We all know, Sir, the fact to be as the gentleman from Maryland has stated it. Every man who recollects, or who has read, the political occurrences of that day, knows it. Therefore, if the message intends to say, that in 1811 Congress denied the existence of any such constitutional power, the declaration is unwarranted, and altogether at variance with the facts. If, on the other hand, it only intends to say, that Congress decided against the proposition then before it on some other grounds, then it alleges that which is nothing at all to the purpose. The argument, then, either assumes for truth that which is not true, or else the whole statement is immaterial and futile.

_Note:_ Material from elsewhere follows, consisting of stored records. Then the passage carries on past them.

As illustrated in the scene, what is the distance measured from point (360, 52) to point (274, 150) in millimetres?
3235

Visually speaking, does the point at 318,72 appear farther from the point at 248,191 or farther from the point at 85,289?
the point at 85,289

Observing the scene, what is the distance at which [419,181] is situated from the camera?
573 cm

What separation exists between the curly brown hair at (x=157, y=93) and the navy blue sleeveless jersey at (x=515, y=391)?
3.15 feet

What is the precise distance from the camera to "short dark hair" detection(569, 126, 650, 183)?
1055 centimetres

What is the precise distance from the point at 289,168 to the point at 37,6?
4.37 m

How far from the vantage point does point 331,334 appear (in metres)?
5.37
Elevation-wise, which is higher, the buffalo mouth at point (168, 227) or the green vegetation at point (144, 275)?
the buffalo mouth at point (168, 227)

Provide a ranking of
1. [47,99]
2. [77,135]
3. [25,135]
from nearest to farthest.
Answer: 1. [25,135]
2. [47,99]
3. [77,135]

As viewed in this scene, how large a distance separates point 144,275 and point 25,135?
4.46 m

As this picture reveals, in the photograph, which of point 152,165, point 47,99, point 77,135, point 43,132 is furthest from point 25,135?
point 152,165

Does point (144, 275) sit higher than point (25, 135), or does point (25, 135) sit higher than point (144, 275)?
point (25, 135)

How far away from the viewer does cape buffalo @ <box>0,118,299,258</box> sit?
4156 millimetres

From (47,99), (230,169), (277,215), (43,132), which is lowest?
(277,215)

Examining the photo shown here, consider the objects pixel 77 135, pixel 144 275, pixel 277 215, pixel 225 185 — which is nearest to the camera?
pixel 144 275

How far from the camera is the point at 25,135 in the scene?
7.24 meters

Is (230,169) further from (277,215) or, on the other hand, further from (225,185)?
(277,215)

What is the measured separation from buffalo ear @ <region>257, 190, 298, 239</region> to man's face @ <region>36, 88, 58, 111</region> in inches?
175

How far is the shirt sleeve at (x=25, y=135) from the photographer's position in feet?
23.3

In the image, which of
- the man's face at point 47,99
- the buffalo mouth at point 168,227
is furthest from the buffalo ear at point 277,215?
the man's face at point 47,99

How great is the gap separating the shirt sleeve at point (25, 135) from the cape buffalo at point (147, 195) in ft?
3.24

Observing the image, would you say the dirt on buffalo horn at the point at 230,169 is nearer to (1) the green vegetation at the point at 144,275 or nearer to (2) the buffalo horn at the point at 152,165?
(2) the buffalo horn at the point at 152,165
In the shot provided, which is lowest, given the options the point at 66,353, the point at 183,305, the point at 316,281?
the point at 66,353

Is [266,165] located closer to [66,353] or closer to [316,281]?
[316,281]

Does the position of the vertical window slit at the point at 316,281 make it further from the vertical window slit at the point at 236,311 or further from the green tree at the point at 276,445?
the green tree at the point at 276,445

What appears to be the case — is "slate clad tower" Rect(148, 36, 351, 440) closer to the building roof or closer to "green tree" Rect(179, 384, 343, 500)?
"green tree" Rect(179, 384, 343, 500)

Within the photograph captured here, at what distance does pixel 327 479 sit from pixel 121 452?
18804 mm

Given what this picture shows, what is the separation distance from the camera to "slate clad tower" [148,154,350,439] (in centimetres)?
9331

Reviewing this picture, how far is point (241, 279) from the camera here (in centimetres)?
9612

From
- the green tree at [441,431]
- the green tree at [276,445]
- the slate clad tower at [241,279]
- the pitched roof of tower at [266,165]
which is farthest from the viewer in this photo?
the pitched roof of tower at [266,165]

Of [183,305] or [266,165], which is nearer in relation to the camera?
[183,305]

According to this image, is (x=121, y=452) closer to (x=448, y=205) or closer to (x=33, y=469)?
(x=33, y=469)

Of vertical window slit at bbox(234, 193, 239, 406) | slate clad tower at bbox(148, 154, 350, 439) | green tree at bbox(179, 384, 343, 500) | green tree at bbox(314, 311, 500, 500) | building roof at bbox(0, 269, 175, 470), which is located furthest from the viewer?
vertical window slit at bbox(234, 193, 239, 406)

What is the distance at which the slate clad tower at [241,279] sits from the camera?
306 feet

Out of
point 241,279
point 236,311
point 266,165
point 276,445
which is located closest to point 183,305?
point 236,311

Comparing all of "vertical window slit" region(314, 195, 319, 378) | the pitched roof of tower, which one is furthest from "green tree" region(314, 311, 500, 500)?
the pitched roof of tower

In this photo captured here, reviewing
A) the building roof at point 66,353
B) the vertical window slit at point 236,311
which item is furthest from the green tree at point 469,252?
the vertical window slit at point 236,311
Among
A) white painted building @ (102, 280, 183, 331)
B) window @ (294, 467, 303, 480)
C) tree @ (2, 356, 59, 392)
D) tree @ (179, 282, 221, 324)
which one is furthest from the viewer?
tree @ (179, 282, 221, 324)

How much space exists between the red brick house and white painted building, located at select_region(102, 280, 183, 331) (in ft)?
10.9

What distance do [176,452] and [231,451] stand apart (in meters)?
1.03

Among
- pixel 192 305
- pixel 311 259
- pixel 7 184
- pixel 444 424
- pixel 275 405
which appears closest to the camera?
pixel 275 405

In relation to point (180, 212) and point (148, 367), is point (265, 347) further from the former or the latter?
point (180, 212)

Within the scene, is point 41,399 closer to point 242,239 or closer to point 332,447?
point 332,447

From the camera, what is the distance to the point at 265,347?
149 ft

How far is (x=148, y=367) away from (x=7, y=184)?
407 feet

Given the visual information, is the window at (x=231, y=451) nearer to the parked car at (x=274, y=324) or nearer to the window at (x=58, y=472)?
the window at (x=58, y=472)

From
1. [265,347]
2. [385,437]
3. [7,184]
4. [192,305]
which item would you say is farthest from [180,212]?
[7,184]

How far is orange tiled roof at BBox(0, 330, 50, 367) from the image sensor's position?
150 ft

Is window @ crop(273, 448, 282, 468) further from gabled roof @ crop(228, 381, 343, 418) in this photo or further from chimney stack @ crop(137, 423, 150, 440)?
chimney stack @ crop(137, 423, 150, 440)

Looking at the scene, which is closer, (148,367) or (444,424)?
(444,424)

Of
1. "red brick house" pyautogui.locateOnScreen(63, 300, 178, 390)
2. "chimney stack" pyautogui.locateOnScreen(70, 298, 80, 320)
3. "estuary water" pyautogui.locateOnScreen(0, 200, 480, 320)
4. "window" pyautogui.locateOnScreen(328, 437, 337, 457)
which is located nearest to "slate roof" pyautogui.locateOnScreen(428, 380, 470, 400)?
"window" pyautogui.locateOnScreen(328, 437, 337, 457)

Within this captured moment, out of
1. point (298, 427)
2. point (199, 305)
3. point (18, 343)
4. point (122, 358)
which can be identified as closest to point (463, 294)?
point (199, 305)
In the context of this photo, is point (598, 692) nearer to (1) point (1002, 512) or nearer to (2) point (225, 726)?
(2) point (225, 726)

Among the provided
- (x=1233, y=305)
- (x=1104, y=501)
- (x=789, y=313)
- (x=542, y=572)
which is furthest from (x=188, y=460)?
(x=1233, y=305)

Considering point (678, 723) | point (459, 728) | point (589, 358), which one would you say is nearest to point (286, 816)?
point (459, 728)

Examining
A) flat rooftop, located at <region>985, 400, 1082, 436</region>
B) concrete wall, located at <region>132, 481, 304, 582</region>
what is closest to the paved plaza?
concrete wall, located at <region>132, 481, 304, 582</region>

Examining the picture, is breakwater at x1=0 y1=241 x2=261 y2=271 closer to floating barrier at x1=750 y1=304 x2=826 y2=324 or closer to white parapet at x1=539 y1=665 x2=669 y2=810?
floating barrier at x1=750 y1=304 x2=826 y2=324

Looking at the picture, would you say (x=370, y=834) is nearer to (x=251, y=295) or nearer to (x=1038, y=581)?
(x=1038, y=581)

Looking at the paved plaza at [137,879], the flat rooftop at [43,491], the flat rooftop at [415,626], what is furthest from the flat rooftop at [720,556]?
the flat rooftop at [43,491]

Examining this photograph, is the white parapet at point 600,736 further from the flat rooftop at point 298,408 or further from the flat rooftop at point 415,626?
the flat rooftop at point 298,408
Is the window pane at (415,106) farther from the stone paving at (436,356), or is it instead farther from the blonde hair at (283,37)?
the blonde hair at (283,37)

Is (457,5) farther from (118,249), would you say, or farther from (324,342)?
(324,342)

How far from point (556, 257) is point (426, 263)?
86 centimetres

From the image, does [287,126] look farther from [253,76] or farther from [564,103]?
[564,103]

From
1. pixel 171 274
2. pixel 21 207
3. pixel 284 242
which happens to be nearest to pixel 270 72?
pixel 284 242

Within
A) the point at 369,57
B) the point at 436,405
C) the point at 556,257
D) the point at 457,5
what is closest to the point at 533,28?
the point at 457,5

But whatever value others may attach to this argument, the message thinks so highly of it, that it proceeds to repeat it. “One Congress,” it says, “in 1815, decided against a bank, another, in 1816, decided in its favor. There is nothing in precedent, therefore, which, if its authority were admitted, ought to weigh in favor of the act before me.” Now, Sir, since it is known to the whole country, one cannot but wonder how it should remain unknown to the President, that Congress did not decide against a bank in 1815. On the contrary, that very Congress passed a bill for erecting a bank, by very large majorities. In one form, it is true, the bill failed in the House of Representatives; but the vote was reconsidered, the bill recommitted, and finally passed by a vote of one hundred and twenty to thirty-nine. There is, therefore, not only no solid ground, but not even any plausible pretence, for the assertion, that Congress in 1815 decided against the bank. That very Congress passed a bill to create a bank, and its decision, therefore, is precisely the other way, and is a direct practical precedent in favor of the constitutional power. What are we to think of a constitutional argument which deals in this way with historical facts? When the message declares, as it does declare, that there is nothing in precedent which ought to weigh in favor of the power, it sets at naught repeated acts of Congress affirming the power, and it also states other acts, which were in fact, and which are well known to have been, directly the reverse of what the message represents them. There is not, Sir, the slightest reason to think that any Senate or any House of Representatives, ever assembled under the Constitution, contained a majority that doubted the constitutional existence of the power of Congress to establish a bank. Whenever the question has arisen, and has been decided, it has always been decided one way. The legislative precedents all assert and maintain the power; and these legislative precedents have been the law of the land for almost forty years. They settle the construction of the Constitution, and sanction the exercise of the power in question, so far as these effects can ever be produced by any legislative precedents whatever.